Was erwartet die Zuschauer im 2019er Iron Sky im Vergleich zu dem, der 2012 lief?

Es ist erst einmal ein ganz anderes Grundthema. Der 2012er baut auf der Verschwörungstheorie auf, dass die Nazis von der Antarktis aus zur dunklen Seite des Mondes geflüchtet sind. Meine Rolle Renate Richter wuchs in der zweiten Generation auf dem Mond auf, kannte die Erde nicht, hatte noch nie Sonnenlicht gesehen und war komplett konditioniert von der militärischen Ideologie der Mondnazis. Im Jahr 2018 landet sie dann durch einen afroamerikanischen Astronauten in New York, realisiert dort, was die Nazis alles an Verbrechen begangen haben und kämpft dann gegen eine Invasion und baut eine neue Generation auf dem Mond auf, während die Erde im Nuklearkrieg untergeht.

In „The Coming Race“ geht es darum, dass Aliens die höchsten politischen Funktionen auf unserer Erde besetzen und unsere Gestalt annehmen können. Das sind die sogenannten „Shapeshifter“. Somit baut der zweite Teil ebenfalls auf einer Verschwörungstheorie auf. Es gibt einen alten Kultfilm von Joe Carpenter „They Live“. Dort kann die Hauptfigur die wahre Gestalt dieser Shapeshifter sehen, wenn er eine Sonnenbrille aufsetzt. Die Menschheit ist unter diesen Reptilien-Aliens quasi versklavt und arbeitet in deren System. Außerdem beschäftigt sich der Film mit der „Hollow-Earth“-Verschwörungstheorie. Dort leben alle Aliens, die nicht gerade damit beschäftigt sind, die Oberwelt zu regieren.

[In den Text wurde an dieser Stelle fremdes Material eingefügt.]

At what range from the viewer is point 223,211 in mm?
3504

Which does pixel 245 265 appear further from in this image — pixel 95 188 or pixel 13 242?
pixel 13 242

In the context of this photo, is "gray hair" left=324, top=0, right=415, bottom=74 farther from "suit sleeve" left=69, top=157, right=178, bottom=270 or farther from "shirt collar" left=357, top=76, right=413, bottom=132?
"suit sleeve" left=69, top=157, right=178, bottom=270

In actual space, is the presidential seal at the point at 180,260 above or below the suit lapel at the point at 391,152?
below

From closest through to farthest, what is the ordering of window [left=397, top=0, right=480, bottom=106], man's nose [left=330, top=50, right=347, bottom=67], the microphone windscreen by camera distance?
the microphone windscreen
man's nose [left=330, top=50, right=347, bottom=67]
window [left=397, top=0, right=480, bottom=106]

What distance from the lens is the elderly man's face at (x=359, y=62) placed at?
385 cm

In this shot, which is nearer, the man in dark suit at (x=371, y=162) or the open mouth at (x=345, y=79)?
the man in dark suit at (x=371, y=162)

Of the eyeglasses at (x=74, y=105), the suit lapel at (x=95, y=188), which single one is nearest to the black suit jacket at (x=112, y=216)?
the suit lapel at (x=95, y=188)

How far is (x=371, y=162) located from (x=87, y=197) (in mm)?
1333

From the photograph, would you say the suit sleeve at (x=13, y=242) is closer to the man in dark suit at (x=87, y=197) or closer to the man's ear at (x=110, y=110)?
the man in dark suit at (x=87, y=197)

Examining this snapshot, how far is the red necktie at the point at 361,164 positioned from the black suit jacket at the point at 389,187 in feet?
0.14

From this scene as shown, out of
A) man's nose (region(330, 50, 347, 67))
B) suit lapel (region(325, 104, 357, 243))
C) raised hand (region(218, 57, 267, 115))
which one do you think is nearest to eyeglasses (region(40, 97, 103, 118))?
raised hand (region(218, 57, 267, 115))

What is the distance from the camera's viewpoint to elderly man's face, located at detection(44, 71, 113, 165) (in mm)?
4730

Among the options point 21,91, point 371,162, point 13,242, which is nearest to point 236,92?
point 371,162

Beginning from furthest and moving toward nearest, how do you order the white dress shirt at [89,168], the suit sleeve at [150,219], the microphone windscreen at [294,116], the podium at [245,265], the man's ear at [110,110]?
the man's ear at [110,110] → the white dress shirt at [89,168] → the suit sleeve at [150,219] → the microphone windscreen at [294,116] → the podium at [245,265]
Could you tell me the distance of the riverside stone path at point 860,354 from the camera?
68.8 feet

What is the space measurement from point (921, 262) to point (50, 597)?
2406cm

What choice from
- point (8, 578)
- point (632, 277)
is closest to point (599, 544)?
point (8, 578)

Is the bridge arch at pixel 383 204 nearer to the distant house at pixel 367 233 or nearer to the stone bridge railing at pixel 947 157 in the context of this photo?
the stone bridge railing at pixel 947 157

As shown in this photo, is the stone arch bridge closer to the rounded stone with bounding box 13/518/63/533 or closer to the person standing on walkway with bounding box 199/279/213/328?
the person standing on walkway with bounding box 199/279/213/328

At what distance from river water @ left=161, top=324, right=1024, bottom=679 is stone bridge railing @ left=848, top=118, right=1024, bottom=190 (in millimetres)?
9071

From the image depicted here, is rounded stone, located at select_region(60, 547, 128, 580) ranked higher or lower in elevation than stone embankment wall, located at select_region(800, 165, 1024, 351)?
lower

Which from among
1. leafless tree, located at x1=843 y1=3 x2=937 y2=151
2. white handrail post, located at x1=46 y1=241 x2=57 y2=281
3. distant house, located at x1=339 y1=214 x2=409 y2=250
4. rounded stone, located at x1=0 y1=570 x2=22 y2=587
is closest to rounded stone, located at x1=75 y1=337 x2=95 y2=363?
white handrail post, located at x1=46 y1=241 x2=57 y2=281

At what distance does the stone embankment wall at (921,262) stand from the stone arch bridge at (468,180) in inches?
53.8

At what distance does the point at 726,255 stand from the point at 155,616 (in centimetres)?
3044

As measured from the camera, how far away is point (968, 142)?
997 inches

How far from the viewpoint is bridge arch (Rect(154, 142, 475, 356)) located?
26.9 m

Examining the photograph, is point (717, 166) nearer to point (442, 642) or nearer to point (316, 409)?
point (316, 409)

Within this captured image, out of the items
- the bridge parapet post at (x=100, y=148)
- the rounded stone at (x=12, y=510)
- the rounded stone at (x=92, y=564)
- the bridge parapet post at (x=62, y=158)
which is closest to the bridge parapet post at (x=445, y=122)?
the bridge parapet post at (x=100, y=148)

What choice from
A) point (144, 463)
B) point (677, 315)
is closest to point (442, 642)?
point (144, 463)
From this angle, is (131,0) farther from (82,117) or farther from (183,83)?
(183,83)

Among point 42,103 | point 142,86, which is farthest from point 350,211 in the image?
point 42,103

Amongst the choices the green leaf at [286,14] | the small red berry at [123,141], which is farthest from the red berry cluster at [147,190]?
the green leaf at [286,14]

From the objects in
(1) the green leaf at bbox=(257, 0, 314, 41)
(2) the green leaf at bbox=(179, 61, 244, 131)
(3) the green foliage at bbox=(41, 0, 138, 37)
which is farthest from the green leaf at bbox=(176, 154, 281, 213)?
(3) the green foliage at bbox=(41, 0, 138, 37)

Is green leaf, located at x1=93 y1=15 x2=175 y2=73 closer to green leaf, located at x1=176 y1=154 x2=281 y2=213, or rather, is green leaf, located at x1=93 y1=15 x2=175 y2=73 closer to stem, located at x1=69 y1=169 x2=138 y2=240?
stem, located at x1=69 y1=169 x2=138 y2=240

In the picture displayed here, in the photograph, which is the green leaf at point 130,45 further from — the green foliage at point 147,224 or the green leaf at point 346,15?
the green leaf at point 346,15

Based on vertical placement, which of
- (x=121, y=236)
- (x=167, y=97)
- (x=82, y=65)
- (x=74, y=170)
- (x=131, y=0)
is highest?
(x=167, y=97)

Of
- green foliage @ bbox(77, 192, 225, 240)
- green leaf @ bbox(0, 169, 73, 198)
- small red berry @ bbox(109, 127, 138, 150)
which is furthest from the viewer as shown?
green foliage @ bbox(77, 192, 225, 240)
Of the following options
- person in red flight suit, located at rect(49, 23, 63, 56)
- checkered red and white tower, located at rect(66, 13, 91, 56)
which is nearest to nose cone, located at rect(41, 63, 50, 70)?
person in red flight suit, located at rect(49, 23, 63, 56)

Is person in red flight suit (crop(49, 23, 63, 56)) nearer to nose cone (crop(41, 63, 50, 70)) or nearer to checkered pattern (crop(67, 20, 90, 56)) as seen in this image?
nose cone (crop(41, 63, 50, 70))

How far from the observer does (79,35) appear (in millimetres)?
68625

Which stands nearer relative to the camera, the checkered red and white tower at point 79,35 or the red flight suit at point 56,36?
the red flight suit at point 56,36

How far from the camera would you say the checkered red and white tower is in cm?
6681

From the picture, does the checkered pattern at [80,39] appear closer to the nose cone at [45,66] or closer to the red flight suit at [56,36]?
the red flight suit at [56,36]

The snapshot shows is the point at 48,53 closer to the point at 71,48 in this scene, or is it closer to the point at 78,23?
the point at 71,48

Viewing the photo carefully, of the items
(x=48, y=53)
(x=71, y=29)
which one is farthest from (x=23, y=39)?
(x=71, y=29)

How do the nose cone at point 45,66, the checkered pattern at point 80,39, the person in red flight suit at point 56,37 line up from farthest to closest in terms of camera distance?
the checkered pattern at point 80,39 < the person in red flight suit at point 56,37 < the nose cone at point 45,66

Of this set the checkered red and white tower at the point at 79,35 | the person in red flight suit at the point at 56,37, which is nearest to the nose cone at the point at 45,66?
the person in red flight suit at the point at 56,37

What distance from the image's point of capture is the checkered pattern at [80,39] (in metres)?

Der Film beginnt mit der „alten Renate”, die schon eine erwachsene Tochter hat, welche Anfang bis Mitte zwanzig ist. Mein Spielalter liegt zwischen 24 und 85. Die Maske hat jeden Morgen vier Stunden gedauert. Ich bin jeden Tag um drei Uhr aufgestanden und wurde von vier bis acht Uhr in die alte Renate Richter verwandelt. Ich liebe es, mich so in eine Rolle zu transformieren. Wir hatten eine Maskenbildnerin von „Game of Thrones“ mit an Bord, die uns ein Gel auf die Haut aufgetragen hat, welches die Haut ganz faltig hat werden lassen. Zudem wurden mir hängende Wangen und ein faltiger Nacken angeklebt.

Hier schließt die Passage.